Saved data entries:

● ● ●

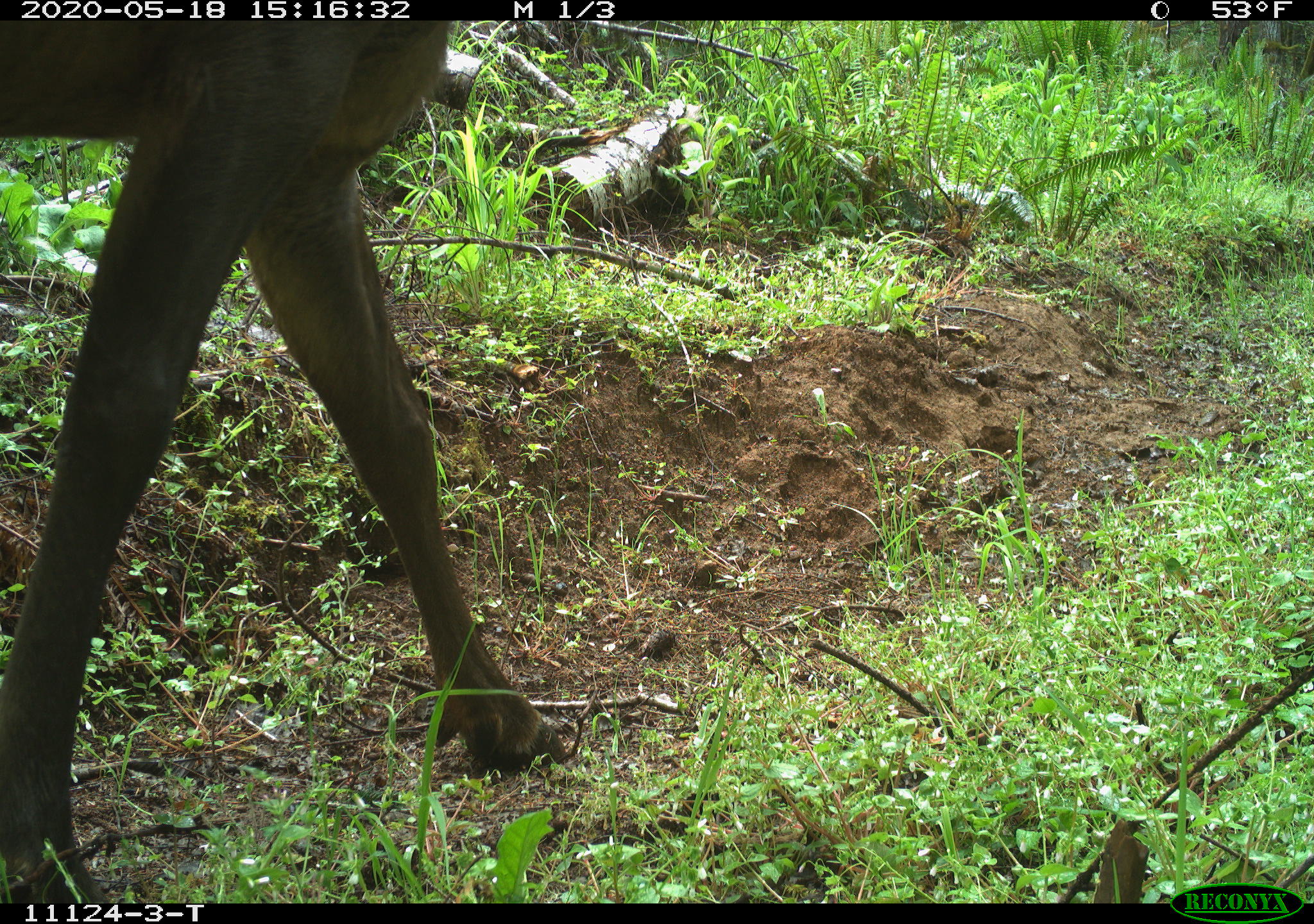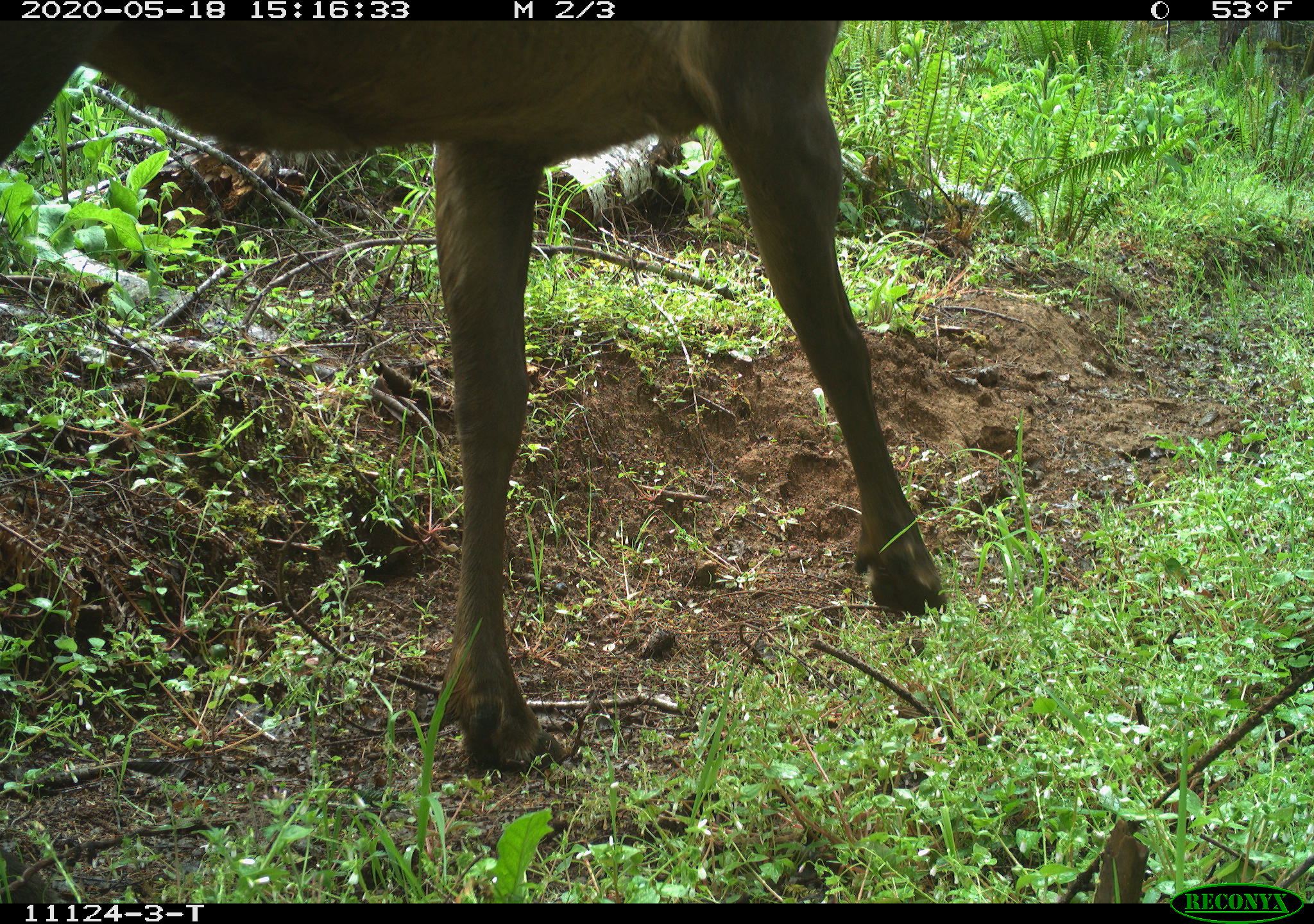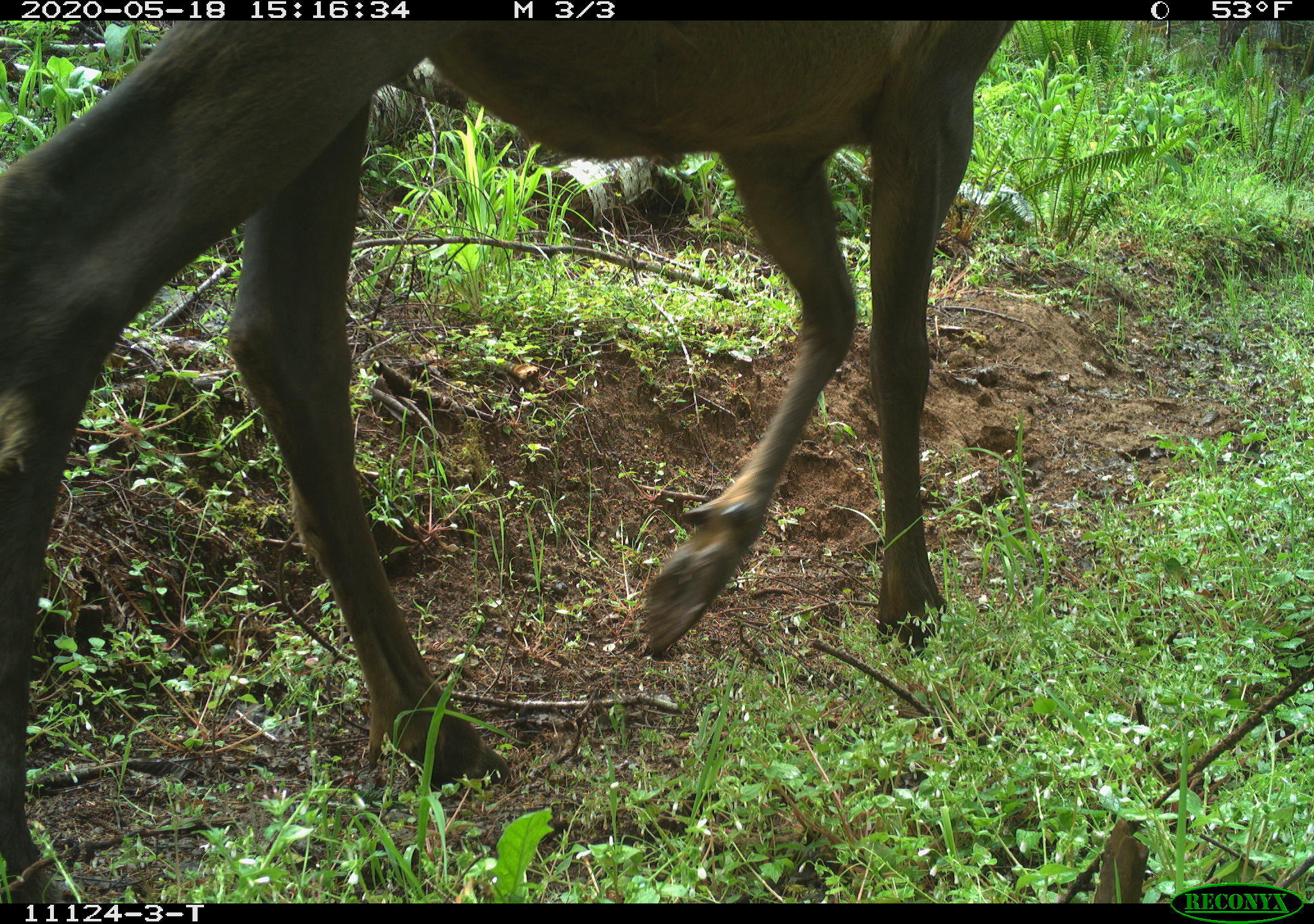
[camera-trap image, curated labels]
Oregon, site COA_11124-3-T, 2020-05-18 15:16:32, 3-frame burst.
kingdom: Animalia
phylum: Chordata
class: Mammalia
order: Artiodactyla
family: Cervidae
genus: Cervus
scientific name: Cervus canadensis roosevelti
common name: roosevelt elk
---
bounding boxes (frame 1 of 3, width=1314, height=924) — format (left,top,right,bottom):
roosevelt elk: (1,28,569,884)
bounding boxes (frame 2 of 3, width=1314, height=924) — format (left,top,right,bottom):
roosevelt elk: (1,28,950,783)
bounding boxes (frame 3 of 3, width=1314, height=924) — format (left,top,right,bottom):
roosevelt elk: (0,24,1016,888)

● ● ●

Assigned task -> Starting at the line that contains "genus: Cervus", print every line through the last one of the records, exactly and with nothing else.

Answer box ->
genus: Cervus
scientific name: Cervus canadensis roosevelti
common name: roosevelt elk
---
bounding boxes (frame 1 of 3, width=1314, height=924) — format (left,top,right,bottom):
roosevelt elk: (1,28,569,884)
bounding boxes (frame 2 of 3, width=1314, height=924) — format (left,top,right,bottom):
roosevelt elk: (1,28,950,783)
bounding boxes (frame 3 of 3, width=1314, height=924) — format (left,top,right,bottom):
roosevelt elk: (0,24,1016,888)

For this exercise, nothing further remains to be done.